What is needed
Every line in the data below has to be repeated exactly; no picture belongs in the result.

Data block

· · ·

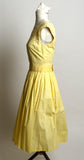 Circa 1960s Yellow Cotton Embroidered Sundress - D & L  Vintage 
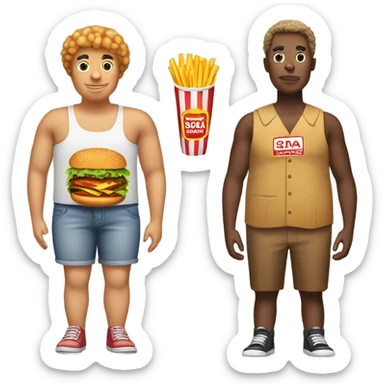 A person with a burger as the torso, potato wedges as the legs, a chicken nugget for the head and a soda and straws for the arm sticker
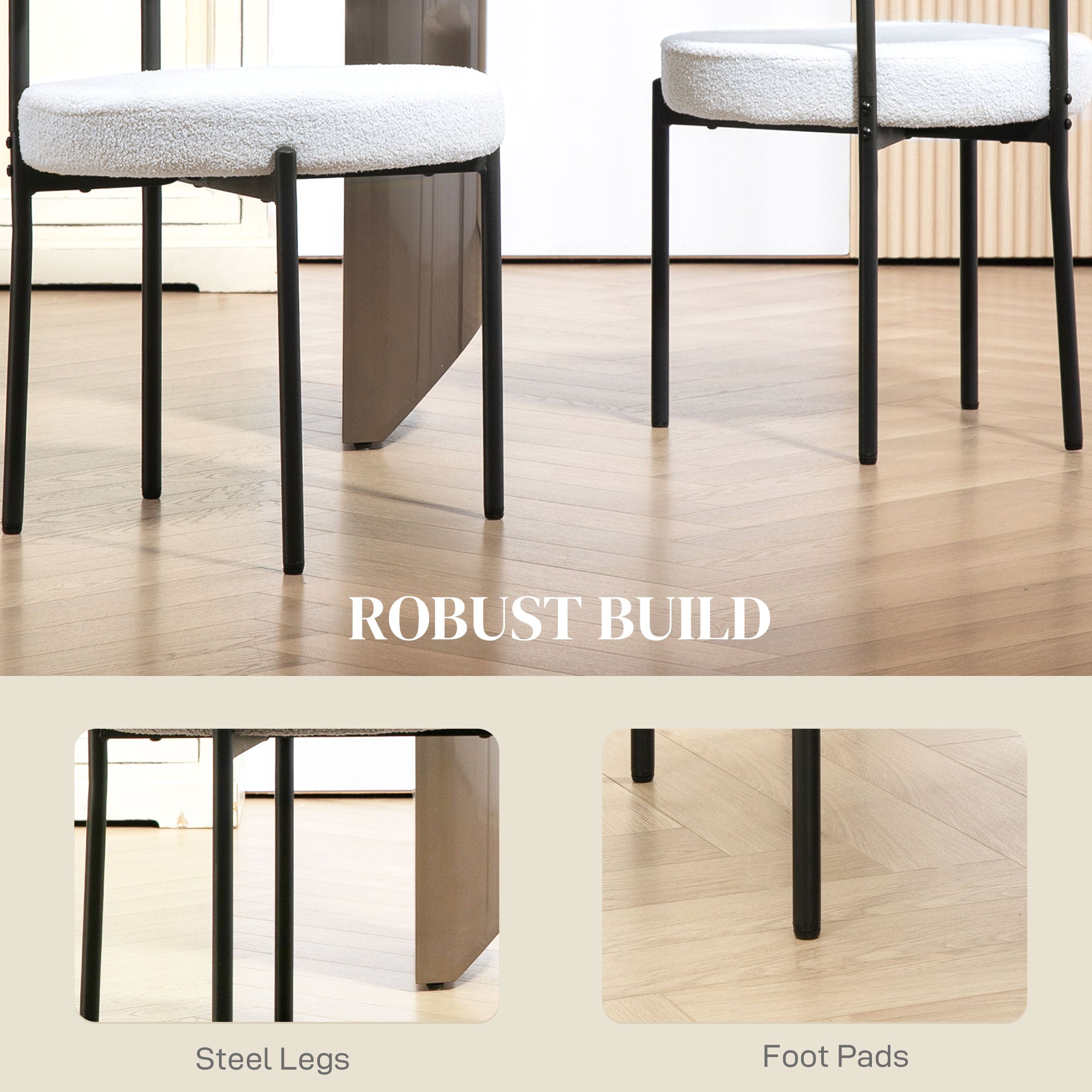 Cruz 2 Pieces Kitchen Chairs, Modern Dining Chairs w/ Berber Fleece Upholstery and Steel Legs for Living Room, Cream White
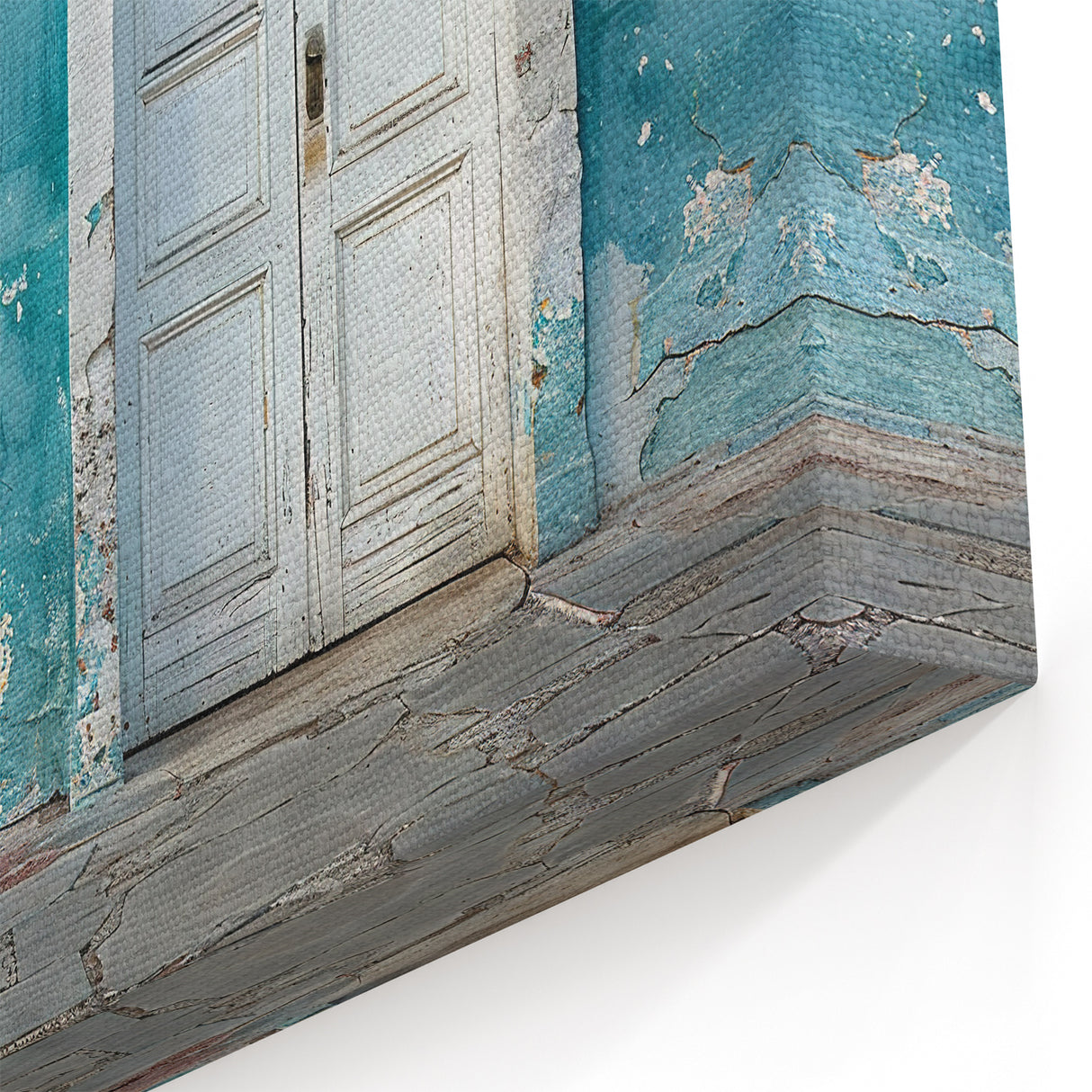 Vintage White Door Wall Art - Serene Architectural Canvas Print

· · ·

Answer section
 Circa 1960s Yellow Cotton Embroidered Sundress - D & L  Vintage 
 A person with a burger as the torso, potato wedges as the legs, a chicken nugget for the head and a soda and straws for the arm sticker
 Cruz 2 Pieces Kitchen Chairs, Modern Dining Chairs w/ Berber Fleece Upholstery and Steel Legs for Living Room, Cream White
 Vintage White Door Wall Art - Serene Architectural Canvas Print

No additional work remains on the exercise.